それは、こっちの世界でも例外ではないらしい。
お師様の授業でも出てきたけれど、特殊な魔法を使うだけだと受け取っていたら、学術的にも魔法に関して長じていたんだね。
「自分の体内の魔力ではなく周囲の魔力を利用するとされている“精霊術式”は、自然の魔力が濃い“魔の森”では無類の強さを誇ったらしくて、“精霊術式”を習得したがっていたフレイア様も、昔からエルフ族に会いたがっていましたよ」
「・・・お師様が?」
「エルフ族を―――、エルフ族だけじゃ有りませんね。神教会は亜人種族全般を人間ではないとしていて、迫害し続けているんですよ。フレイア様は、神教会のせいで魔法術式は発達できないと、よく怒っていました」
「・・・迫害」
お師様が魔法の探究にも妥協しないことは、そうだろうなあ、って思うけれど、ルナリアたちが神教会を毛嫌いしていることとも繋がった。
「王国にも定期的に国内の亜人種族を捕縛して引き渡せと要求してきますからね。王国や辺境周辺の国々は拒否していますが、噂によると、神教会に引き渡された亜人種族は二度と故郷に帰って来ないとか」
「・・・何それ」
得体が知れない怖さに背筋が寒くなる。
ジェノサイドでもやってるんだろうか?
略奪や自分たちの権益拡大を目的とした侵略とは、根っこが違う気がする。
地球の歴史でも特定民族を消そうとした事例は多数ある。
その事例に当て嵌めるなら、神教会とやらがしていることは民族浄化どころか、ホロコーストのようなものだ。

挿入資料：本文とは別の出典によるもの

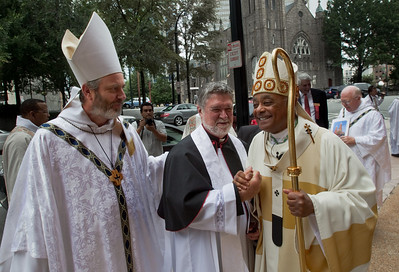 Monastery of the Holy Spirit Abbot, Francis Michael Stiteler, left, and Archbishop Wilton D. Gregory, right, offer words of congratulation to basilica rector Father T. J. Meehan following the Mass of Elevation.  (Photo by Thomas Spink)  (Page 3, September 2, 2010 issue)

しかし、その特定民族の居住地を手に入れるわけではなく、滅ぼすことだけを求める?
地球の歴史の事例にも当て嵌まらない、言い表しようの無い狂気を感じざるを得ない。
神教会って、何なんだろう?
すごく危険な存在なんじゃないだろうか。
「ご存知でしょうが、辺境地帯では、亜人種族だろうがヒト族だろうが、等しく大事な労働力ですから、神教会なんぞの言いなりにはならないのですが、国力が弱い小国の中には神教会の圧力に耐えきれない国も有ります」
「・・・そういう国は、亜人種族を差し出しちゃうの?」
「他国へ逃がす、なんて対策を取っている国も有りますが、圧力に折れた国では亜人種族狩りを行っているようですね」
「・・・酷い・・・」
昨日まで同胞だと信じていたお隣の住民が、自分の国が宗教の圧力に屈した途端に自分たちを襲う敵になるの?
ディーナさんの目にも強い嫌悪感が見て取れる。
「国民が有ってこそ国家を維持できます。神教会に国民を売ってしまった国に未来なんて有りませんよ。そうなったら国家は終わりです」
「・・・だよね。ルナリアが嫌うわけだ」
故郷や同胞を守ることに血族すべての総力を結集し、結束しているウォーレス家とは、決定的に相容れないはずだ。
「フィオレ様は勇王を倒すんですよね?」
「・・・いつかは。そのつもり」
「でしたら、神教会もフィオレ様の敵ですよ」
うん。きっと、そうなるのだろうと私も思う。
「・・・自分の国を興しても、勇王と神教会は仲がいい?」
「仲が良いかどうかは怪しいですが、神教会の意向で勇王が動いているのは確かでしょう。現に勇王国が小国連合諸国へ侵攻を仕掛けたときの大義名分と要求項目にも、亜人種族の排斥と引き渡しが有りました」
「・・・勇王の後ろに神教会が居る?」
「間違いなく。少なくとも、両者が協力関係にあるのは疑いの余地が有りません」
「・・・そう。じゃあ、神教会の倒し方も考えなきゃ」
いつかは、なんて曖昧なものではなく、勇王と神教会は、私の敵だ。
ドラゴン、見たい! なんて言っている場合じゃ無くなっちゃったなあ。
ルナリアを守りたい、お師様たちの期待に応えたい、というのが私の強くなりたい理由だったけれど、強くならなきゃいけない、もっと明確で切実な理由が出来た。
具体的な外敵の存在と目的意識は人間を強くする。
でも、私一人が強くなったところで王国が負けたら元も子もないから、みんなで強くなる方法を探すべきだろう。
かと言って、今の私では、戦う力も、知識も無い。
敵を知り己を知れば百戦危うからず、だっけ?
訓練だけじゃなく、勉強もがんばらなきゃ。
私が決意を固め直していたら、微笑ましそうにディーナさんが見ていた。